Emilia Puceiro de Zuleta





«La heroica ciudad dormía la siesta». Así comienza La Regenta de Leopoldo Alas, Clarín, una de las más importantes novelas del siglo XIX español. Quizá, la mejor, según fue juzgada por varios críticos contemporáneos y posteriores.

La feroz ironía de ese comienzo -«La heroica ciudad dormía la siesta»-, seis sílabas para el sujeto y seis para el predicado, se refuerza unas líneas más adelante: «Vetusta, la muy noble y leal ciudad, corte en lejano siglo, hacía la digestión del cocido y de la olla podrida, y descansaba oyendo entre sueños el monótono y familiar zumbido de la campana de coro, que retumbaba allá en lo alto de la esbelta torre de la Santa Basílica». Esta antítesis es quizá más violenta y, por ello, resulta más eficaz la ruptura del sistema. Mal se asocian los adjetivos «muy noble ciudad» y «leal ciudad» con la «digestión del cocido y de la olla podrida»; mal, lo de que antes era corte y ahora es ciudad levítica al amparo de su catedral.

En esa ciudad, Vetusta, según Clarín, Pilares según Ramón Pérez de Ayala, y para nosotros, Oviedo, capital del reino de Asturias, pasó el novelista gran parte de su vida, hizo allí el bachillerato y fue, en sus años finales, desde 1883, catedrático de Derecho.

Clarín era el nombre del personaje del criado de La vida es sueño, de Calderón de la Barca. O quizá, Alas encontró adecuado y significativo firmar con ese nombre de instrumento musical sus tempranas colaboraciones en el periódico El Solfeo.

Había nacido en Zamora, en 1852, y el 13 de junio de 1901 murió en Oviedo. En suma, lo recordamos hoy en su centenario.

Fue un intelectual de provincias, esa especie tan importante en España. Pero se mantuvo en contacto con las figuras mayores de su país y de su tiempo, según lo atestigua su voluminoso epistolario con Galdós, Pereda, Menéndez Pelayo, Castelar, Palacio Valdés y Unamuno. Conocía varios idiomas, traducía de ellos y leía las principales revistas europeas en el Casino de Oviedo.
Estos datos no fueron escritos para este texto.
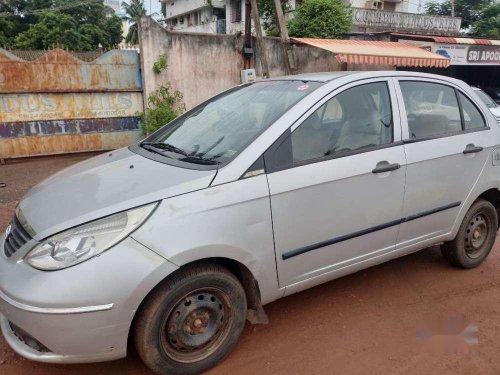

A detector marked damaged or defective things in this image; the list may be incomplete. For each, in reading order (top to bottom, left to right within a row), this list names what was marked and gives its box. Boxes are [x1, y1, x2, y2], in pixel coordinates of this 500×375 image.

rusty metal sheet [0, 48, 143, 93]
rusty metal sheet [0, 93, 144, 123]
rusty metal sheet [0, 117, 140, 138]
rusty metal sheet [0, 131, 141, 159]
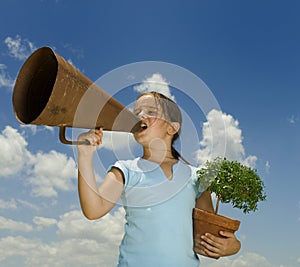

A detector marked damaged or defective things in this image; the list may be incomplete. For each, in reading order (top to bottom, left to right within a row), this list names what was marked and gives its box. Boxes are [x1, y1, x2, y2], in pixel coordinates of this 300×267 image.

rusted metal surface [12, 47, 141, 144]
rusty metal megaphone [12, 47, 141, 146]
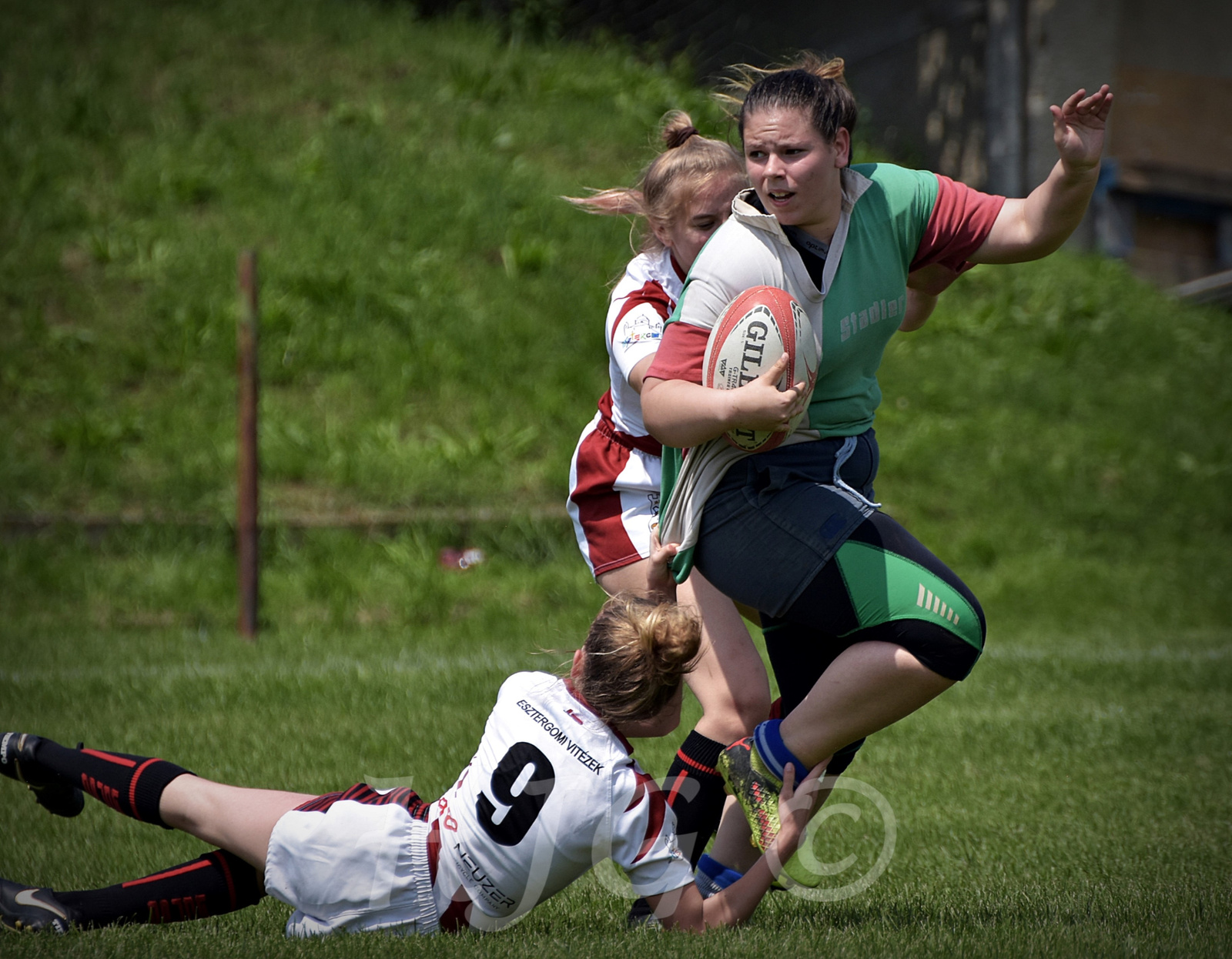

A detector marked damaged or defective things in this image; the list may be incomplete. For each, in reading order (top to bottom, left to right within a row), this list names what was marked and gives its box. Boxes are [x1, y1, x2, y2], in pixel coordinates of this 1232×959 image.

rusty metal post [240, 251, 262, 640]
Tuvo una formación universitaria y conocimientos amplios de filosofía que incluían a pensadores clásicos y contemporáneos. Tanto es así que puede hablarse primero de una etapa krausista, inspirada en el pensamiento racionalista armónico de Krause, que tanto influyó en España, en el campo del derecho y de la educación. A esa línea, corresponde su tesis doctoral sobre El derecho y la moralidad, de 1878. Luego vendrá otro ciclo marcado por cierto eclecticismo literario y estético, y de entusiasmo por el Naturalismo, entendido como un Realismo a la española, como decía doña Emilia Pardo Bazán. Finalmente, participó de la reacción idealista descripta por el crítico francés Brunetière en «La Renaissance de l'idéalisme» (1896). Ése es el espíritu de fin de siglo, dominado por la idea de la muerte, la preocupación religiosa, la influencia de Renan.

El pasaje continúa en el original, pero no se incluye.